Nichelle Perez is a 29-year-old single woman from Orange County, Calif. When she was in her early 20s, she learned about egg donation. In the egg donation process, a woman goes through a regimen of hormone injections to stimulate egg production and, at the appropriate time, the eggs are retrieved through a surgical procedure and provided to an infertile woman who wishes to conceive a child. In almost all cases of egg donation, the donor is compensated for going through the egg-donation process. After searching the internet, Perez found Donor Source International LLC, an egg-donation agency in Orange County that matches egg donors with women and couples struggling to conceive on their own.

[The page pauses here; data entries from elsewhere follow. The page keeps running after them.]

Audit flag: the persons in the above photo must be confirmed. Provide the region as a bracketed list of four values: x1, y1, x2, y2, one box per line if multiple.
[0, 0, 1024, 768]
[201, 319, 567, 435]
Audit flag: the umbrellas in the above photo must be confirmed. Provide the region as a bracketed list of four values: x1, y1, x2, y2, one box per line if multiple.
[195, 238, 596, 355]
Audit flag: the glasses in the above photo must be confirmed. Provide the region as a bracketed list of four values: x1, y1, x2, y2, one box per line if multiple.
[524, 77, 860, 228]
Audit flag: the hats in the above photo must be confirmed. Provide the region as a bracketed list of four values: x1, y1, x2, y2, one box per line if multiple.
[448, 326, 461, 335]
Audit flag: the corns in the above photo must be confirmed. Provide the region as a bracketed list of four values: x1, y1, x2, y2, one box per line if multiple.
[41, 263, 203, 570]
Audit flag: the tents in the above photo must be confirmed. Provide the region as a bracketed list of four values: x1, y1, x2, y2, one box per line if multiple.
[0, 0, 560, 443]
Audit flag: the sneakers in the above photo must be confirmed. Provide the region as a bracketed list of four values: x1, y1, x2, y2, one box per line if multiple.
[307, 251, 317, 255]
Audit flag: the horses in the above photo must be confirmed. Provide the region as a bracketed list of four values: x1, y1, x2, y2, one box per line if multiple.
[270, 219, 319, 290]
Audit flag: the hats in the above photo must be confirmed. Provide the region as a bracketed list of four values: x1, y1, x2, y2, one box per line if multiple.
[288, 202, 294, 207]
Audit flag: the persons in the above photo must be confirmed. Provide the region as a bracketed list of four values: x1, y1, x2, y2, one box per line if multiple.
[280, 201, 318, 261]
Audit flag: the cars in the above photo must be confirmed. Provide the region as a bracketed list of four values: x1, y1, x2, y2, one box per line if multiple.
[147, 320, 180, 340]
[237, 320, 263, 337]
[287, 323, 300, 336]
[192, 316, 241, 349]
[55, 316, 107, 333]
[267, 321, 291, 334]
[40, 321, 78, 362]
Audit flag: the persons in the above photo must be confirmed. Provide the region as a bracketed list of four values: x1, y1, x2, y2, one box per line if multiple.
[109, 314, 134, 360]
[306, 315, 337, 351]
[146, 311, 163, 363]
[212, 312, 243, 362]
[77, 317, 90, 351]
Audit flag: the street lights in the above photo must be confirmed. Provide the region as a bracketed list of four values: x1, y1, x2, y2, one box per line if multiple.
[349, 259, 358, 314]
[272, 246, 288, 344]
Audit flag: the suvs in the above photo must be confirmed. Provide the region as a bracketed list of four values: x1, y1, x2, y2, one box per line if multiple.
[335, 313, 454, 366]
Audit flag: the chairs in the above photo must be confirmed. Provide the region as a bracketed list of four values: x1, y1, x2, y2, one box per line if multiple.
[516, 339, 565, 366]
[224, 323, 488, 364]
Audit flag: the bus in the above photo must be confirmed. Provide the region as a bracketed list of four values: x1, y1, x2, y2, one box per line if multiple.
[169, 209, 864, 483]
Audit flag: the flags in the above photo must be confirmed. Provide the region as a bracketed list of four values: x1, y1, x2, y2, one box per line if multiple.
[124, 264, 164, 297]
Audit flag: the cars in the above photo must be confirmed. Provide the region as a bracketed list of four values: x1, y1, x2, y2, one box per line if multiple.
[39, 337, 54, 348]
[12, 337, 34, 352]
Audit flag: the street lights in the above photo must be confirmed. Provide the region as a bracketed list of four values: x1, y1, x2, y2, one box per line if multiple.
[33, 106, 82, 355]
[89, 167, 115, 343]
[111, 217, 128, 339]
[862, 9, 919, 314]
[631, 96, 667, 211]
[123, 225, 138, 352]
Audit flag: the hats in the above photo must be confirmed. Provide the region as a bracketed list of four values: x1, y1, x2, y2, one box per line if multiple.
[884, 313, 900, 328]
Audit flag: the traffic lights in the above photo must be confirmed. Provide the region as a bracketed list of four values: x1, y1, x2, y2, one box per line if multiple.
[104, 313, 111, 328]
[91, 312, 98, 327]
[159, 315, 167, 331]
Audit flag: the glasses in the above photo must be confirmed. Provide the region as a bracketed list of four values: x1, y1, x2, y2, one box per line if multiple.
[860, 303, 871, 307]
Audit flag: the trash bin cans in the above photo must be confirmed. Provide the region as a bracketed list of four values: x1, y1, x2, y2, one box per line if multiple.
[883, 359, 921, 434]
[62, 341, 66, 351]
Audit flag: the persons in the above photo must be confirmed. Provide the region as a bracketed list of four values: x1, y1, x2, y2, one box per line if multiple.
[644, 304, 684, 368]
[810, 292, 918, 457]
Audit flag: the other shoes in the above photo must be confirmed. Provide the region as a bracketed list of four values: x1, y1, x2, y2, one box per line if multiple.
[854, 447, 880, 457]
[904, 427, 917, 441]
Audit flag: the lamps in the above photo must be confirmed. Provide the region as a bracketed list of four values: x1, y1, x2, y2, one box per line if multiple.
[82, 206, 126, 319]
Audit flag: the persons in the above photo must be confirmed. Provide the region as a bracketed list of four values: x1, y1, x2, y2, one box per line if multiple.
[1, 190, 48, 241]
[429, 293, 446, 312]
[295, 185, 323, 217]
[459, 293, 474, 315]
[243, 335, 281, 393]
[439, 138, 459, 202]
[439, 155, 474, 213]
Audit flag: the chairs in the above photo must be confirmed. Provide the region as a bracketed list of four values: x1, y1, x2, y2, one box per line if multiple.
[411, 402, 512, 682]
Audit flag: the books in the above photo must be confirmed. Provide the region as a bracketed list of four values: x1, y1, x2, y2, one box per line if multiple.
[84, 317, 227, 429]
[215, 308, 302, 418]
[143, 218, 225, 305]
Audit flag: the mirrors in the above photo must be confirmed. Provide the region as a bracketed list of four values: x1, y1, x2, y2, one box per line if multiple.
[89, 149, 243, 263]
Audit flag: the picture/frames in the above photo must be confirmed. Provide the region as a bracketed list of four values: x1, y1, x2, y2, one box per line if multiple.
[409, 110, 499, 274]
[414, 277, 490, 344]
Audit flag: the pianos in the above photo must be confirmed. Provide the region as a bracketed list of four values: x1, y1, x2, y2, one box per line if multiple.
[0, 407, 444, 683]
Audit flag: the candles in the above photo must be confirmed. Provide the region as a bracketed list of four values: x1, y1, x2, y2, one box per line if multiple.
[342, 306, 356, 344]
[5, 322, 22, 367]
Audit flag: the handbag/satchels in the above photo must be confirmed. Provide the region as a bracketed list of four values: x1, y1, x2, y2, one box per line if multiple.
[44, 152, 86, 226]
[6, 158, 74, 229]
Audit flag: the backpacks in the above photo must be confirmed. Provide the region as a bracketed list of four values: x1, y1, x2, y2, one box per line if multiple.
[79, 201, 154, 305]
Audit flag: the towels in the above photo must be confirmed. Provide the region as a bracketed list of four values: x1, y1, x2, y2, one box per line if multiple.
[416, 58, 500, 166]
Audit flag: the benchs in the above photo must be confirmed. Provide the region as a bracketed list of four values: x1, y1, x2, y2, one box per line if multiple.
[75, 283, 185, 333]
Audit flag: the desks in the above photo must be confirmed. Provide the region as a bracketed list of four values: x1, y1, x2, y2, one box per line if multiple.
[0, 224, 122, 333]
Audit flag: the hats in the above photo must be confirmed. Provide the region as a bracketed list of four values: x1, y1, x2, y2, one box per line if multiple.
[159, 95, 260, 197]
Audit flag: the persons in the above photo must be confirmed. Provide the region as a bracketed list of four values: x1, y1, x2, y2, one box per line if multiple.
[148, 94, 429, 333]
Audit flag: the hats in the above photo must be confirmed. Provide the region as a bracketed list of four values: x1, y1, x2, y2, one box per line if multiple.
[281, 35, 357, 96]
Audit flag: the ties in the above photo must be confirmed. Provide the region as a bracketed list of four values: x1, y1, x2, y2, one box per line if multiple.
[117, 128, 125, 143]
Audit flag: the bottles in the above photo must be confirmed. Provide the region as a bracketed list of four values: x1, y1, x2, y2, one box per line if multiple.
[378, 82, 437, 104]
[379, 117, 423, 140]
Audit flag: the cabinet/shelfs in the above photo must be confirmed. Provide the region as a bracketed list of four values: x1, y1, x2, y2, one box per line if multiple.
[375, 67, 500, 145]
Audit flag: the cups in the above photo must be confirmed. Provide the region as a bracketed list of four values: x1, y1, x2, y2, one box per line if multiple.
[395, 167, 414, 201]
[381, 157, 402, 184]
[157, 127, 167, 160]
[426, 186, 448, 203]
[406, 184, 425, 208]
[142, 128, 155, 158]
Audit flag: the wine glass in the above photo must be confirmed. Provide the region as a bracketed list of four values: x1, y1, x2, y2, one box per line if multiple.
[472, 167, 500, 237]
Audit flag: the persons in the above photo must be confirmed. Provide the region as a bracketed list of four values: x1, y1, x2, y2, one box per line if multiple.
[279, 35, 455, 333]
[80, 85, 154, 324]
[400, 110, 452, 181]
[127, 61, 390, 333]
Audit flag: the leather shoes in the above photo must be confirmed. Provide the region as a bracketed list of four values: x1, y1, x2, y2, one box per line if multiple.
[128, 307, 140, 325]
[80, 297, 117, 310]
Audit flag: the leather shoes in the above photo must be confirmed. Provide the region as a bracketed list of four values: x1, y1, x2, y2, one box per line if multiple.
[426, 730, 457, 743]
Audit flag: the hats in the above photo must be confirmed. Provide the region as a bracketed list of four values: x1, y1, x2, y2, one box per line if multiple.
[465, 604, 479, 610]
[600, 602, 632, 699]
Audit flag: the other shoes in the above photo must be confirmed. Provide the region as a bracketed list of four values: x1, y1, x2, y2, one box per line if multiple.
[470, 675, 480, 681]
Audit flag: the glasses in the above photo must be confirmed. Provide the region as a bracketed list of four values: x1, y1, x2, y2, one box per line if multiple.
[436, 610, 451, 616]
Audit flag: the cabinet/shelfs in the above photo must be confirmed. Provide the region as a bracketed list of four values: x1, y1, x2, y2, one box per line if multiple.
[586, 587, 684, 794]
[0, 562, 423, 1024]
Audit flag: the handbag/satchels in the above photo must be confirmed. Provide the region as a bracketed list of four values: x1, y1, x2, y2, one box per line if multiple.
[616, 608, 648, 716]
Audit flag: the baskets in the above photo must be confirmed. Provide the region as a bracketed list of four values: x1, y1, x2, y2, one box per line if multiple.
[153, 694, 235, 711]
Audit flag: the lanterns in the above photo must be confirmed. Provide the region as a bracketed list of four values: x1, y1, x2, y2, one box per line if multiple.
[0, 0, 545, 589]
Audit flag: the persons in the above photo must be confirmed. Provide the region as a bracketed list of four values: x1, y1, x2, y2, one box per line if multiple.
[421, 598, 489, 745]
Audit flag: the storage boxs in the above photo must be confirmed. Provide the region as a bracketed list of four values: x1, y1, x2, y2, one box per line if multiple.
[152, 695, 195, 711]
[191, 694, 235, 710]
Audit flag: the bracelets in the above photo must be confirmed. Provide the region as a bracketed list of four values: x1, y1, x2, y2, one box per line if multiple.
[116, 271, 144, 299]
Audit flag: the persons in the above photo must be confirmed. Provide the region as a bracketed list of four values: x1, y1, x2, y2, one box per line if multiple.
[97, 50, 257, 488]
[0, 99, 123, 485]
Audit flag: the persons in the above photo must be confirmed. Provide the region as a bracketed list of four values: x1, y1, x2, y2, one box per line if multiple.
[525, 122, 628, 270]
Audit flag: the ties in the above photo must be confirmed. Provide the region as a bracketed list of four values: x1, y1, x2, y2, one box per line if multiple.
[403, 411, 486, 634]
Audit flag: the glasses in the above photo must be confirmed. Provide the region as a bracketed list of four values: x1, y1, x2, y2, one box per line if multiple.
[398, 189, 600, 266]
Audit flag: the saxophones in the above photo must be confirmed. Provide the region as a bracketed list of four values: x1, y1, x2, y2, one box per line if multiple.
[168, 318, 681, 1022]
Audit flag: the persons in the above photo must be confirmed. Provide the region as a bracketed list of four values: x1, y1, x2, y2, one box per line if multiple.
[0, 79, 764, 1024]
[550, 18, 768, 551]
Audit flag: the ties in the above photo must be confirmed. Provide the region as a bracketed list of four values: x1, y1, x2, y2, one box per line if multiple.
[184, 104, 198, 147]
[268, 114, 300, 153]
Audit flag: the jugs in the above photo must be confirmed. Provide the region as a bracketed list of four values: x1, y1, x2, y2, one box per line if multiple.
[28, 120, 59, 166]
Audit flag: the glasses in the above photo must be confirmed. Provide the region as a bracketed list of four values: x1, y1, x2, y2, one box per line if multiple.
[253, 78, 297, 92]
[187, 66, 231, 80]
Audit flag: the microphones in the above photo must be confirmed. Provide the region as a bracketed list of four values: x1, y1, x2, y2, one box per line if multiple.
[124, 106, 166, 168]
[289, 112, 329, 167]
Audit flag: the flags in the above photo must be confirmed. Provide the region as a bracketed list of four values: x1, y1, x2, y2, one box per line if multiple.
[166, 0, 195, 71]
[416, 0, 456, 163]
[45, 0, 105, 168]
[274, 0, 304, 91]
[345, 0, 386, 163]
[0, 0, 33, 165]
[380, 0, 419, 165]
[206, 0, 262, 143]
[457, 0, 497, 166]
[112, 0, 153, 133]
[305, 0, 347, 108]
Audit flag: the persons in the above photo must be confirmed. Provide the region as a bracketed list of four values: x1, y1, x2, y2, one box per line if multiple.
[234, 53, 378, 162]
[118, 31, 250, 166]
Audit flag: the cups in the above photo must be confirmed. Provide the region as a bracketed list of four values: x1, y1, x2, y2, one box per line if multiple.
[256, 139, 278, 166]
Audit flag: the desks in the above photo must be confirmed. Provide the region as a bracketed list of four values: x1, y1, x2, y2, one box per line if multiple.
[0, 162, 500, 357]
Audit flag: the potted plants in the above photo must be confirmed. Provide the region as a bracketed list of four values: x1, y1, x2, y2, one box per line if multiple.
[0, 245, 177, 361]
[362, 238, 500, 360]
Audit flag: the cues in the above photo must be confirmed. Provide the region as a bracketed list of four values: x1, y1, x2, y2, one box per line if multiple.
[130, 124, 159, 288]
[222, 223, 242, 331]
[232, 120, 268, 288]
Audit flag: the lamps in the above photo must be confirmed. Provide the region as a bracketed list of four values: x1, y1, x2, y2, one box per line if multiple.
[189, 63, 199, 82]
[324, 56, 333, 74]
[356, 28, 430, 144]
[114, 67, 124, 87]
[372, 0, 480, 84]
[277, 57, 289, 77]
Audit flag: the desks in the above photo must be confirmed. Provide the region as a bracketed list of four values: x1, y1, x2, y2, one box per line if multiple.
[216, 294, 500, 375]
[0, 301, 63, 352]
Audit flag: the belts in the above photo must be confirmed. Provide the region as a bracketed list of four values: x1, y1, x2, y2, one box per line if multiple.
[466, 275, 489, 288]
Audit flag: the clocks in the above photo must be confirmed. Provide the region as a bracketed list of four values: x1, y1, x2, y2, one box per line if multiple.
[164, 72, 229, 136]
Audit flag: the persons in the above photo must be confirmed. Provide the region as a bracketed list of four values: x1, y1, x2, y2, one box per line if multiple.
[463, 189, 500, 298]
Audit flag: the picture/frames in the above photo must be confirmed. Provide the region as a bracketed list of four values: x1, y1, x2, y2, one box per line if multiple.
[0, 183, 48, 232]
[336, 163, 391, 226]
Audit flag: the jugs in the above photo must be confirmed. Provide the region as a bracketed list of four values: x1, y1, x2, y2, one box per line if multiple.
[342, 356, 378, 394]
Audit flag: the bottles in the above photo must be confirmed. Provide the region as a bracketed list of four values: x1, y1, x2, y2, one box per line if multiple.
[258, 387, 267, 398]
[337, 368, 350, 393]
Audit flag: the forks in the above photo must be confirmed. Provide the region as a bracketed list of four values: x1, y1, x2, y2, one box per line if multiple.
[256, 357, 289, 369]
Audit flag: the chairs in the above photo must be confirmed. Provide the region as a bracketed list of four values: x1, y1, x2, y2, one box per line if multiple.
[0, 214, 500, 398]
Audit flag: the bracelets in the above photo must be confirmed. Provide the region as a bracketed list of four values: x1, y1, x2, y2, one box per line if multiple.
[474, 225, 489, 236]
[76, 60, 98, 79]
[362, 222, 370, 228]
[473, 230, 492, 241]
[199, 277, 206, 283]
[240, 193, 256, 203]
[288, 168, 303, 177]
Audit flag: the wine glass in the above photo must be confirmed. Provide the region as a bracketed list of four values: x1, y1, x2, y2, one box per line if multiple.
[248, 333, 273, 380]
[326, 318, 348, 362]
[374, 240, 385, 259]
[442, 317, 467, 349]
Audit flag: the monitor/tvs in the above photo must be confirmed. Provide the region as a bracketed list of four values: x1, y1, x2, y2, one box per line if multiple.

The Donor Source, a for-profit California company that has been in business since 2003, is one of approximately 30 donor agencies in California. The donor submits an application to the company and, if selected, is invited for a consultation to review the details of the donation program. Potential donors are also subjected to a series of psychological and physical evaluations, including blood tests, pap smears, breast exams, and pregnancy tests. Once approved by The Donor Source, the potential donor creates an online profile that includes a picture, a description of her family history, and other personal details for prospective parents to view. The Donor Source offers donors a fixed fee for going through the egg-donation process and also promises reimbursement for expenses in traveling to and from medical appointments.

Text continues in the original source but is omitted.